What is the total addressable market? There’s approximately 3,700 neurosurgeons in the US. What is a surgeon worth to Assure? From our math, it appears that each surgeon over 12 months is worth approx. USD$1.6M in top line revenues. What market penetration can they get? If they get 10% that’s 370 surgeons and would produce over half a billion dollars in annual revenues.
Yes, the numbers get just stupid. But they get even better yet…Assure has identified several other surgical verticals, outside of spine, that present tremendous expansion opportunities including cosmetic surgery, which just happens to be a business thriving in the little old state of California, and yes, this is one of Assure’s key new states for expansion.

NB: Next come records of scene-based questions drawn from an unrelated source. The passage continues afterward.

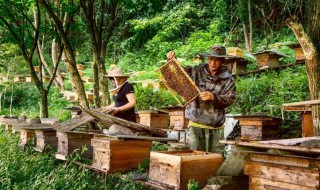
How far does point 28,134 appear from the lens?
303 inches

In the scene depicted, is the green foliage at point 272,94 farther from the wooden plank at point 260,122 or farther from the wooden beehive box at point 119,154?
the wooden beehive box at point 119,154

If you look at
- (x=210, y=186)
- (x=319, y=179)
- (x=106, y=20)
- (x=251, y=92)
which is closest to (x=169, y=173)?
(x=210, y=186)

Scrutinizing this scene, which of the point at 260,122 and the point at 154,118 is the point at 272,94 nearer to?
the point at 260,122

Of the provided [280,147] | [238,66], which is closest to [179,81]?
[280,147]

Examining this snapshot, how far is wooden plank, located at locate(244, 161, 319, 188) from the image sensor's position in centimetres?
263

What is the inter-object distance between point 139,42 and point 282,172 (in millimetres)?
23272

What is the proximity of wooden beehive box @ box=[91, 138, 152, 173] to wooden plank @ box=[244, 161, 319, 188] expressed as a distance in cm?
228

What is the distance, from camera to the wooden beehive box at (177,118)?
8477mm

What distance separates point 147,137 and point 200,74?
4.11 ft

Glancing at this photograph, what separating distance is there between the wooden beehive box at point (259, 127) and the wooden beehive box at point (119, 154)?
2.05 metres

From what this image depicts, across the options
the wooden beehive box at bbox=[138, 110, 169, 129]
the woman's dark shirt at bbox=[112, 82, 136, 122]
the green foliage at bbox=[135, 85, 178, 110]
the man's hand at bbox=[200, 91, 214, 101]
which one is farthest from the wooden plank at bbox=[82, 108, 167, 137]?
the green foliage at bbox=[135, 85, 178, 110]

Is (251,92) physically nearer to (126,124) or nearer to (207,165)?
(126,124)

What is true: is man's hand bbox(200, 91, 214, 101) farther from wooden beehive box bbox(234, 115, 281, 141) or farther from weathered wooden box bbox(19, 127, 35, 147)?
weathered wooden box bbox(19, 127, 35, 147)

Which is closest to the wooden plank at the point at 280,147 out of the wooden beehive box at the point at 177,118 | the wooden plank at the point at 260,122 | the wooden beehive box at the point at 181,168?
the wooden beehive box at the point at 181,168
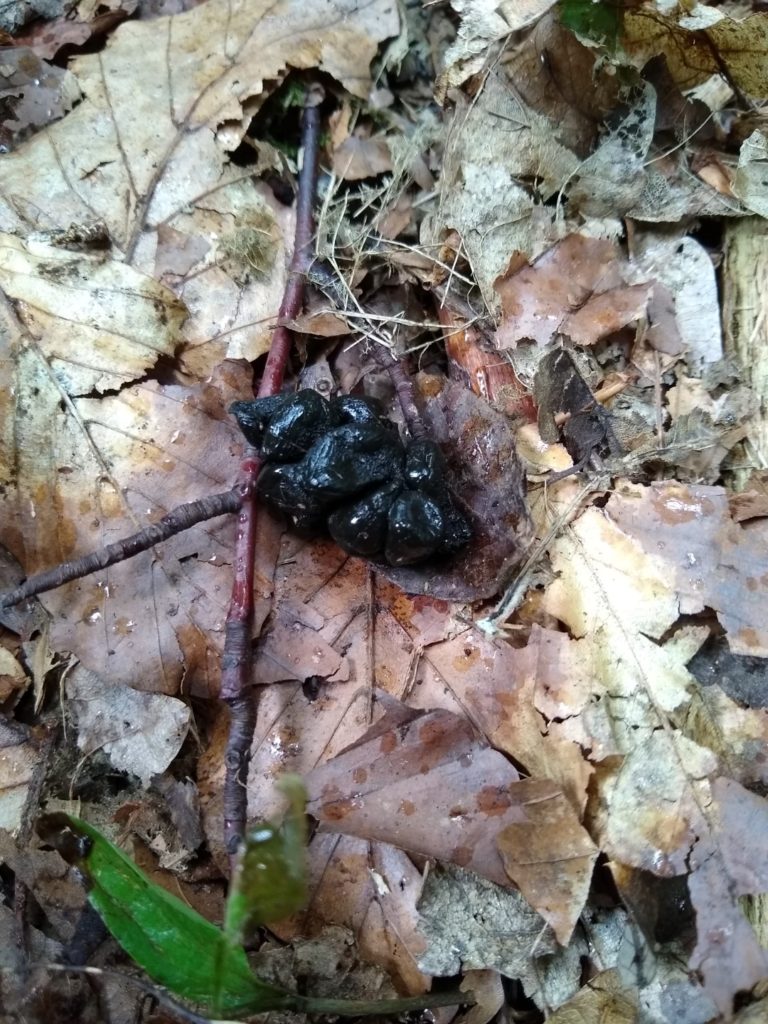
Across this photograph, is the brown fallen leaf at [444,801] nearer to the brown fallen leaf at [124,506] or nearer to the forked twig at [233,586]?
the forked twig at [233,586]

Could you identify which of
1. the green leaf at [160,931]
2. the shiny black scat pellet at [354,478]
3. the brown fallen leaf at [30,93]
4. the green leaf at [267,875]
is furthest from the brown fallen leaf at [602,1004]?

Now, how did a Company like this find its way to the TSX Venture? A Company like this would usually be snapped up by US Private Equity or go public on a US Exchange. It just so happened to land on the desks of James Beesley and Ali Hakimzadeh of Sequoia Partners. They are known as true capital markets experts in the Healthcare space. Ali spent 11 years with Canaccord as an Investment Banker covering Healthcare and Biotech. When these guys find a company of merit, they are about the best in the business at structuring a company for a successful go-public listing and ensuring it is financed by strategic institutional investors that don’t usually invest in small caps.
Literally everything that these guy’s touch has turned to go gold and Assure is likely to be their next big success. Again, it’s as much about the people as it is the business.
Assure was just recently listed on the Frankfurt Stock Exchange and we hear rumours of some sort of US listing. All these new eyeballs and potential shareholders are likely to see the share price move up considerably in the coming days and weeks. As such, there is some urgency here and we wanted to alert you now.
In our opinion at just over CAD $2/share, Assure Holdings Inc. (TSXV: IOM) certainly “Makes the Grade.” We will be buyers in the market.